2006/04/22

Entrevista com Skip Sempé

Interpretou Couperin, Marais e Telemann na Festa da Música, que decorreu de 21 a 23 de Abril, no Centro Cultural de Belém, em Lisboa. No final conversámos com Skip Sempé, um dos cravistas mais interessantes e solicitados da actualidade.

Álvaro Teixeira: Acabou de tocar algumas peças de cravo de Couperin e pareceu-me que tem uma particular inspiração para este compositor.

Skip Sempé: Tenho sempre inspiração para tocar a música francesa porque é um nosso repertório de predilecção depois de tantos anos toco o Marais, o Rameau, o Couperin. É um repertório ao qual estou particularmente ligado e ao qual dediquei muito trabalho, muitos concertos e muitos discos.

AST Regista para que etiqueta?

SS Temos a nossa própria etiqueta. Chama-se Paradiso. Mas antes gravamos para Harmonia Mundi, Astré e Alpha.

AST Gosta de fazer este génro de recital, acompnhado por outros músicos que ora tocam em conjunto, ora se apresentam como solistas? Eu, como público, gosto muito pois é mais variado.

SS Gosto de tocar como solista mas gosto também de fazer música de câmera. Ser solista a tempo inteiro nem sempre é muito interessante.

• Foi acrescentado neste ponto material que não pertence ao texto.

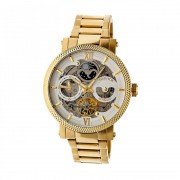 Heritor Automatic Aries Skeleton Dial Bracelet Watch - Gold/Silver HERHR4403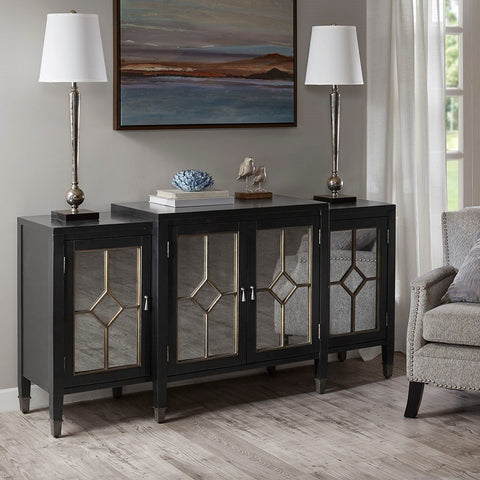 4_door_mirrored_sideboard_Lyle_Sideboard_MP1330533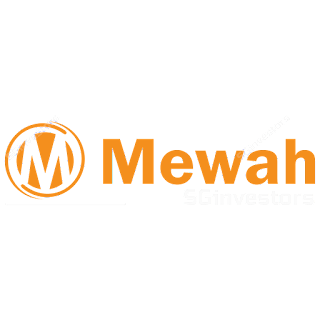 MEWAH INTERNATIONAL INC. (MV4.SI) @ SG investors.io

AST Prefere o repertório françês ou o repertório mais tradicional, como Bach, por exemplo?

SS Há poucas coisas que não gosto mas não sou grande fã de Haendel e Vivaldi. Gosto de Bach mas também da música francesa, de Scarlatti, Telemann mas também gosto muito da música renascentista, tanto ao nível de grupo como na situação de solista. Sobretudo do repertório que foi negligênciado ao longo de décadas.

AST Por exemplo?


SS A música de dança do século XVII assim como a ópera de cãmera desse mesmo século, tudo isso é um repertório que não é verdadeiramente conhecido. O público adora a descoberta desse género de obras.

AST Então o classicismo não está no seu âmbito...

SS Não é a minha música. Há colegas, muitos, que fazem esse repertório, assim como a música romântica. Nós estamos mesmo na via da música da renascença e do barroco, com os instrumentos em que essa música era tocada.

AST Há muitos cravistas que tocam Haydn, por exemplo. E Mozart...

SS Sim mas eu prefiro fazer a música da renascença que tocar o repertório clássico. Prefiro fazer a música do século dezasseis que a música criada entre 1750 e 1830.

AST Ok. Nota uma grande diferença, enquanto intérprete, entre a música do norte, Holanda por exemplo, e a do sul? Vivaldi, etc. Diferenças ao nível da essência... e da forma...

SS Essa diferença sempre existiu entre os países que têm muito sol e aqueles onde há muita neve, frio e céu cinzento. Mas creio que nos séculos XVII, XVIII e mesmo no século XIX as estéticas foram bastante mais partilhadas que anteriormente. O violino italiano ganhou muita influência em toda a Europa, assim como o bel-canto com Haendel em Londres e Bach em Dresden. De facto a música barroca teve origem em Itália. E esta estética de fazer tudo pleno de luminosidade ganhou muitos adeptos na Europa do Norte e me Inglaterra também.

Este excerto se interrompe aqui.